The List of SA-Obergruppenführer enumerates selected men who held the position of SA-Obergruppenführer. This was the second highest commissioned rank in the Sturmabteilung (SA), which was the largest paramilitary organization of the Nazi Party, numbering approximately 4.5 million members in June 1934. The rank was comparable to a three-star rank in English-speaking armed forces (today, equivalent to NATO OF-8). Due to the rapid growth of the organization, SA-Stabschef Ernst Röhm authorized a new large SA troop formation in July 1932, the SA-Obergruppe. Organized in September 1932, each of the five new formations (expanded to ten in January 1934) was roughly equivalent to an army corps. Each Obergruppe was made up of several SA-Gruppe, formerly the largest SA component, and was placed under the command of an SA-Obergruppenführer. This new rank was established as the senior SA general officer rank, directly above the existing rank of SA-Gruppenführer.

> [Information given]:
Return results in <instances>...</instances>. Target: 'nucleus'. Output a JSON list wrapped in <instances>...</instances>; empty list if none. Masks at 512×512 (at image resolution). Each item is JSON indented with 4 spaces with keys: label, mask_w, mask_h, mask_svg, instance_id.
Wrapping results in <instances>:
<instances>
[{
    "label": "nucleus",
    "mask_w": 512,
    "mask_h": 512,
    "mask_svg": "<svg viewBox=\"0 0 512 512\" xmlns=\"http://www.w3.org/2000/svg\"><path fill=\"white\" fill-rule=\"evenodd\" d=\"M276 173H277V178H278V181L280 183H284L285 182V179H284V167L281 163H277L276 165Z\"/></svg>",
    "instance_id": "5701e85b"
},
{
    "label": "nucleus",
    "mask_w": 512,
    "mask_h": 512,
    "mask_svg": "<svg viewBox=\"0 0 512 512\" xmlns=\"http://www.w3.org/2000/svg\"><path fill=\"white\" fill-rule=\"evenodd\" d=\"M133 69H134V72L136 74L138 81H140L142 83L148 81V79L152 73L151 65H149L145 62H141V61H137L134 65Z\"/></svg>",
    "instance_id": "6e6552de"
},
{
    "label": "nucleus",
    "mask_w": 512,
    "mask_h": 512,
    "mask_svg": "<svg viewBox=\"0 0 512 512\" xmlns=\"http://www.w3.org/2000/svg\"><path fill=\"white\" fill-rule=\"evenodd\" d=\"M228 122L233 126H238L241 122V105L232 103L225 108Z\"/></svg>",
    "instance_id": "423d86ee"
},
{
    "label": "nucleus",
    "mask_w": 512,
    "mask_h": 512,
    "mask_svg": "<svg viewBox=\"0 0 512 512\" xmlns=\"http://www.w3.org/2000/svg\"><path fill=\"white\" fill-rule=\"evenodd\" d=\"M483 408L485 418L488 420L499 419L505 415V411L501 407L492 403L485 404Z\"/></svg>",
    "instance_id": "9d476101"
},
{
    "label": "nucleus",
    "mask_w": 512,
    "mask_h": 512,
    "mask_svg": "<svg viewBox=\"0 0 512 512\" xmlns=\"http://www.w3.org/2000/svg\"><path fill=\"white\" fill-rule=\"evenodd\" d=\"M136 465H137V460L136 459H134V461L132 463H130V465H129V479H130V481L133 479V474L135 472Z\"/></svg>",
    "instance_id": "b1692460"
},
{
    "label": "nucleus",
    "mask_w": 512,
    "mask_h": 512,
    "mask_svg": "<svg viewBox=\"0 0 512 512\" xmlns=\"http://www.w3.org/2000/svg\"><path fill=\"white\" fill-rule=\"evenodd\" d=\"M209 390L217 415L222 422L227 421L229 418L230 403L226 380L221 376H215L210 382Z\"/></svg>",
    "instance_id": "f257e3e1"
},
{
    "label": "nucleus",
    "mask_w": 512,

> [Problem set]:
A – Answer these questions from the text on the SA-Obergruppenführer rank:
(i) About how many members did the SA have in June 1934?
(ii) Who authorized the SA-Obergruppe formation, and in what month and year?
(iii) Which existing rank stood directly below SA-Obergruppenführer?
B – Write the next part of the text on the SA-Obergruppenführer rank, starting after its final sentence.

> [Results of the tasks]:
A –
(i) Approximately 4.5 million.
(ii) SA-Stabschef Ernst Röhm, in July 1932.
(iii) SA-Gruppenführer.

B –
This is a partial list of notable individuals whose highest rank in the SA was SA-Obergruppenführer. It does not include the two individuals (Viktor Lutze and Wilhelm Schepmann) that held the rank and who subsequently attained the higher rank of SA-Stabschef. Included are not only full-time active duty SA officers, but also Nazi Party officials, politicians and government functionaries who were awarded inactive honorary (ehrenamtliche) commissions as well. Röhm instituted this practice as a means to build bridges to the Party organization after a period of great tension between the SA and the Party organization. Most of these honorary appointments went to Party officials who had some previous connection with the SA, who were military veterans and who had been active in other paramilitary or völkisch organizations.

== List of SA-Obergruppenführer ==

This table lists the SA-Obergruppenführer by the date of appointment. The first promotions to the rank became effective in January 1933 and the last known promotions took place in November 1944. The table also notes their SA, government or Party post as of the appointment date and includes a comment on their ultimate fate.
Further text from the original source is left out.